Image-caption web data
-*-

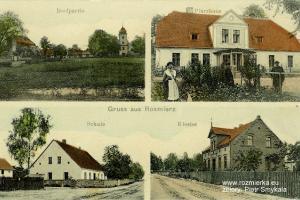 Pocztówka Rozmierzy z około 1920 r.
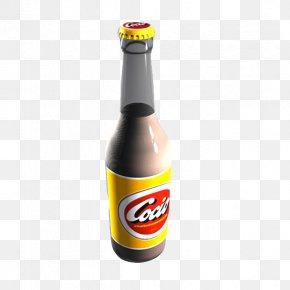 Glass Bottle Acid Bottle - 2048+2048 Glass Bottle Beer Bottle PNG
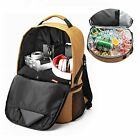 16 Cans Small Backpack Cooler with Bottle Opener for Camping 01Khaki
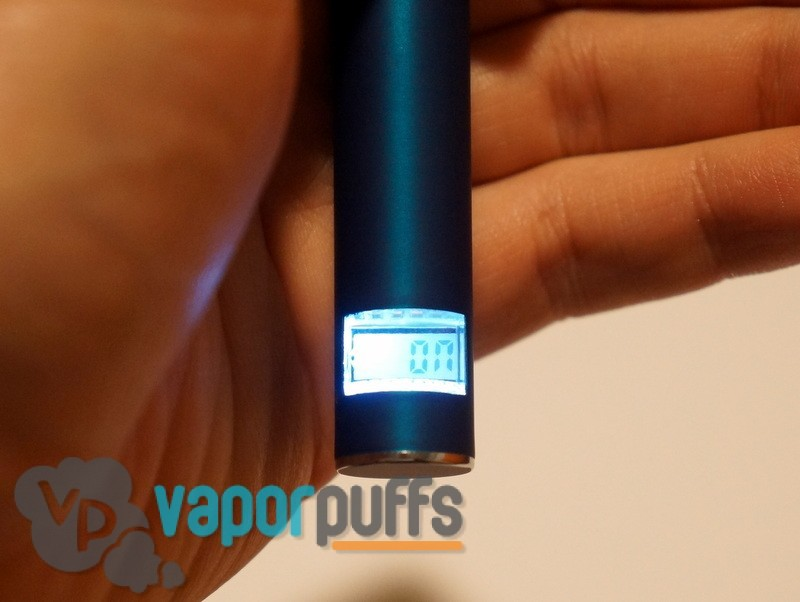 g5-vaporizer-turn-on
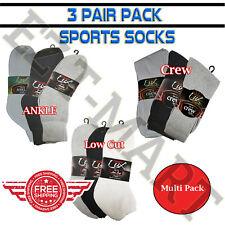 Wholesale Lot . Bulk Athletic Socks Crew , Ankle , Low Cut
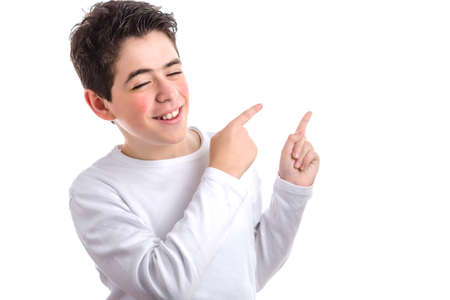white long sleeve: Caucasian young smooth-skinned boy in a white long sleeve t-shirt double pointing up to his left side with both forefingers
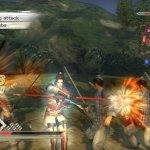 Скриншот Dynasty Warriors 6 – Изображение 27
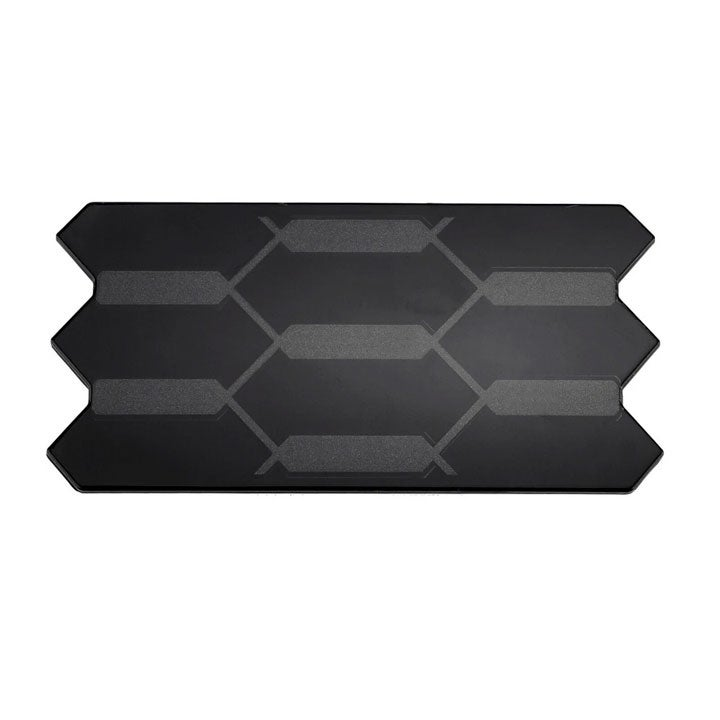 Image of Toyota Safety Sense (TSS) Grille Cover / Garnish for Tacoma TRD Pro Style Grilles (2016-2021)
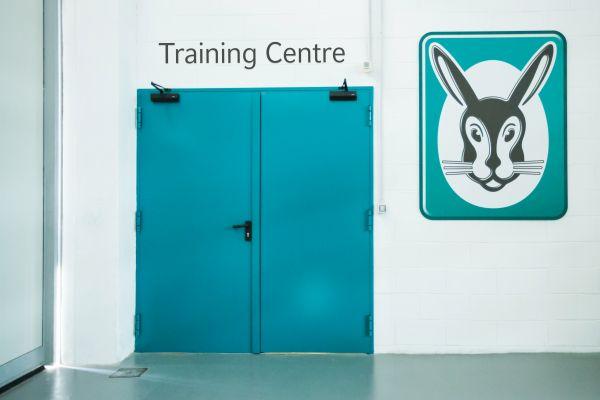 Inaugurato il nuovo Training Centre, formazione ad hoc per operatori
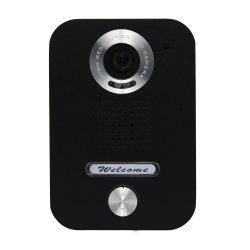 Placa preta Video Doorphone para Villa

-*-

Exercise aim: Print the data above verbatim from the first line through the line holding "Скриншот Dynasty Warriors 6 – Изображение 27", leaving every picture out.

Finished exercise:
 Pocztówka Rozmierzy z około 1920 r.
 Glass Bottle Acid Bottle - 2048+2048 Glass Bottle Beer Bottle PNG
 16 Cans Small Backpack Cooler with Bottle Opener for Camping 01Khaki
 g5-vaporizer-turn-on
 Wholesale Lot . Bulk Athletic Socks Crew , Ankle , Low Cut
white long sleeve: Caucasian young smooth-skinned boy in a white long sleeve t-shirt double pointing up to his left side with both forefingers
 Скриншот Dynasty Warriors 6 – Изображение 27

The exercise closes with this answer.